Architecture Documentation¶
This document describes the internal architecture, state management, error handling, and technical design decisions of Immich Stack.
System Overview¶
Immich Stack is a stateless CLI application that synchronizes photo stacks between computed groupings and the Immich photo management system via its REST API.
┌──────────────┐ ┌───────────────┐ ┌──────────────┐
│ CLI Tool │ ───> │ Stacker Logic │ ───> │ Immich API │
│ (Commands) │ │ (Grouping) │ │ (Stacks) │
└──────────────┘ └───────────────┘ └──────────────┘
│ │ │
└──────────────────────┴──────────────────────┘
Configuration
(Criteria, Flags, Env)
Core Components¶
- Command Layer (
cmd/): CLI interface and command orchestration - Stacker Logic (
pkg/stacker/): Grouping algorithm and parent selection - API Client (
pkg/immich/): HTTP client with retry logic and error handling - Utilities (
pkg/utils/): Shared types, logging, and helpers
State Management¶
Stateless Design Philosophy¶
Immich Stack is intentionally stateless between runs:
- No persistent database or state files
- Each run fetches fresh data from Immich API
- Computed groupings are derived from criteria on each execution
- No memory of previous runs or decisions
Why Stateless?¶
Advantages:
- Resilient to Immich API changes (always uses current state)
- Self-healing from transient errors (retry on next run)
- Consistent with manually created stacks (no drift from external state)

(STATED EXERCISE 1) What advantages of the stateless design does the Immich Stack architecture documentation list?
(STATED EXERCISE 2) Pick up the Immich Stack architecture documentation after its last line and write what comes next.
The rows that come after this point play no part here.

(RECORDED INFORMATION)
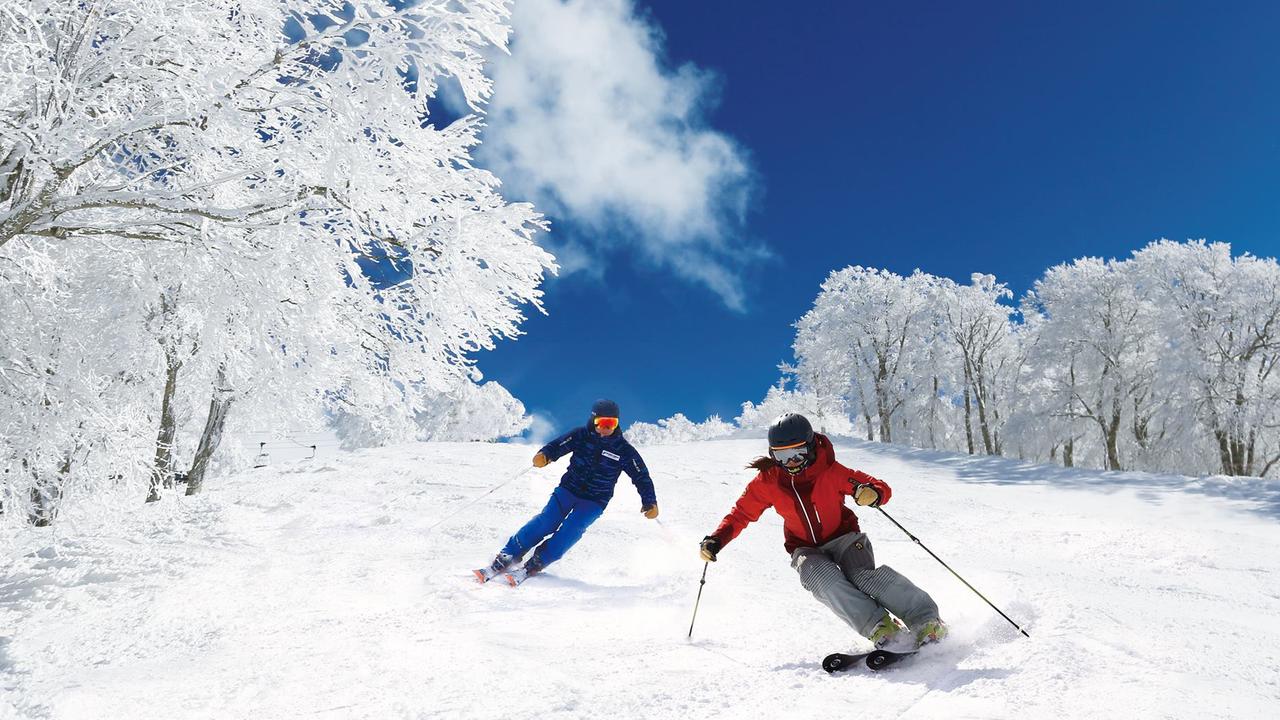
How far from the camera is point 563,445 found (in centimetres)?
635

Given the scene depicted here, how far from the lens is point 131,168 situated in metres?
6.80

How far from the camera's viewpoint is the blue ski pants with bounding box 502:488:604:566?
18.8ft

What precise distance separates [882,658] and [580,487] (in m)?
3.40

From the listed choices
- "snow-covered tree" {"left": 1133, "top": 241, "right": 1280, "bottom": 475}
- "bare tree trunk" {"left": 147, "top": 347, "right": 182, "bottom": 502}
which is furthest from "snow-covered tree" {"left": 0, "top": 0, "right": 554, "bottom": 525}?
"snow-covered tree" {"left": 1133, "top": 241, "right": 1280, "bottom": 475}

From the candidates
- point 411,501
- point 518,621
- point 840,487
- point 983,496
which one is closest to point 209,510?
point 411,501

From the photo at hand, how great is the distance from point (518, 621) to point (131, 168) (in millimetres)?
6415

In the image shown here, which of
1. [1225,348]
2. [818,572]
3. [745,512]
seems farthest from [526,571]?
[1225,348]

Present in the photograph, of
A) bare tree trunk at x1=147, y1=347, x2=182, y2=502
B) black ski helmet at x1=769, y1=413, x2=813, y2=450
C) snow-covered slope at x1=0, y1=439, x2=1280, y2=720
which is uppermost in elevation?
bare tree trunk at x1=147, y1=347, x2=182, y2=502

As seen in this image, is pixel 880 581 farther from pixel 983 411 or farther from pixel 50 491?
pixel 983 411

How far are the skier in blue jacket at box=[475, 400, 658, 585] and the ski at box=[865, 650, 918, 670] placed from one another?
9.57 feet

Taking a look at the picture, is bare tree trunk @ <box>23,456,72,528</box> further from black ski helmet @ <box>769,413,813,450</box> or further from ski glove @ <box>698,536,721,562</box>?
black ski helmet @ <box>769,413,813,450</box>

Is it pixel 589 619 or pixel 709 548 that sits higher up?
pixel 709 548

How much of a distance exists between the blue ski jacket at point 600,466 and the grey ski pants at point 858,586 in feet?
7.62

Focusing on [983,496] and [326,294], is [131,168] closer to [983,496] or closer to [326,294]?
[326,294]
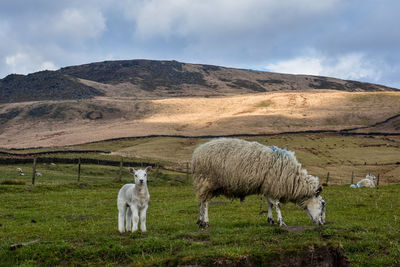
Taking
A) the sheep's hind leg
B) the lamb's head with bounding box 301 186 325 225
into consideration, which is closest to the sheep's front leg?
the sheep's hind leg

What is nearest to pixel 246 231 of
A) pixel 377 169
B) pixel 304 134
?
pixel 377 169

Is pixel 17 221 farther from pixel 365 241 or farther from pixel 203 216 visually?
pixel 365 241

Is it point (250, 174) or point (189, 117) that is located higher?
point (189, 117)

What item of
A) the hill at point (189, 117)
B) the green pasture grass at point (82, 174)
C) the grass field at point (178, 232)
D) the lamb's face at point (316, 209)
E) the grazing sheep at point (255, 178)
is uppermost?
the hill at point (189, 117)

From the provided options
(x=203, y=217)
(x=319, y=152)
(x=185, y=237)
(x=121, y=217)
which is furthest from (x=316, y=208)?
(x=319, y=152)

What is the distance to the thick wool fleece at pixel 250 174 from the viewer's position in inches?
535

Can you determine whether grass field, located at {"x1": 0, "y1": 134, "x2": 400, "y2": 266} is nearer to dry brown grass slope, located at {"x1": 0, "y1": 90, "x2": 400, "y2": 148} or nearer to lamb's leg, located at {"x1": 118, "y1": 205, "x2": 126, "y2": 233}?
lamb's leg, located at {"x1": 118, "y1": 205, "x2": 126, "y2": 233}

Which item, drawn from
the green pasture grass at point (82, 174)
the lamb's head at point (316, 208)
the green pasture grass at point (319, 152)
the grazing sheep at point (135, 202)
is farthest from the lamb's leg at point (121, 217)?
the green pasture grass at point (319, 152)

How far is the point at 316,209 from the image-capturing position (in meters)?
13.6

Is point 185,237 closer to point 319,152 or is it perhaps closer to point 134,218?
point 134,218

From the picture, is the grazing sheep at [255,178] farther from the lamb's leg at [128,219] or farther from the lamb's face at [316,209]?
the lamb's leg at [128,219]

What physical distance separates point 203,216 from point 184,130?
8333 cm

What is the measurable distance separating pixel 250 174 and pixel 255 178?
0.22 metres

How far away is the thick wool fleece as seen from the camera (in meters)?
13.6
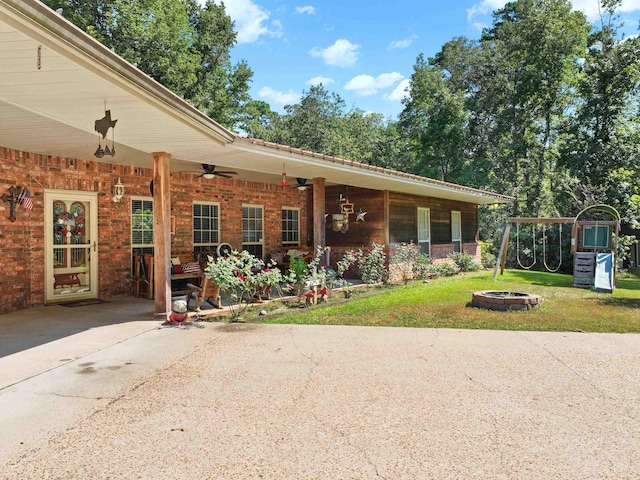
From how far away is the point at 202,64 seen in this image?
74.2 ft

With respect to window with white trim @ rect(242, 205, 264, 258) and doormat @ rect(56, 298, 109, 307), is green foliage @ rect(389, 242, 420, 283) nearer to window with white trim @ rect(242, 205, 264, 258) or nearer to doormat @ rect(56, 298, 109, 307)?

(WRITTEN RESPONSE 1)
- Resilient to Immich API changes (always uses current state)
- Self-healing from transient errors (retry on next run)
- Consistent with manually created stacks (no drift from external state)

(WRITTEN RESPONSE 2)
- No risk of state corruption or inconsistency
- Simpler to reason about and debug
Trade-offs:
- Must re-fetch all data on each run
- Cannot track incremental progress within a run
- No built-in idempotency tracking (relies on API state comparison)
State Lifecycle Per Run¶
Each execution follows this lifecycle:
1. Initialize
├─ Load configuration (env vars, CLI flags)
├─ Create logger
└─ Create API client
2. Fetch Current State
├─ GET /stacks (all existing stacks)
│ └─ Build stacksMap (asset ID → stack)
├─ GET /assets (all assets to process)
│ └─ Enrich with stack information
└─ GET /me (current user information)
3. Compute Desired State
├─ Apply grouping criteria to assets
├─ Form groups (potential stacks)
└─ Determine parent for each group
4. Compare States
├─ Identify new stacks to create
├─ Identify stacks to delete
└─ Identify stacks to update/replace
5. Apply Changes
├─ DELETE /stacks/{id} (remove old stacks)
├─ PUT /stacks (create/update stacks)
└─ Log all actions
6. Cleanup
└─ Exit (no state persisted)
Stack State Representation¶
Current State (from Immich):
type TStack struct {
ID string
PrimaryAssetID string
Assets []TAsset
}
Desired State (computed):
type Group struct {
Key string
Assets []TAsset // First asset is desired parent
}
Stack Comparison Logic¶
Determines if existing stack matches desired stack:
func needsUpdate(existing TStack, desired Group) bool {
// Different parent?
if existing.PrimaryAssetID != desired.Assets[0].ID {
return true
}
// Different asset membership?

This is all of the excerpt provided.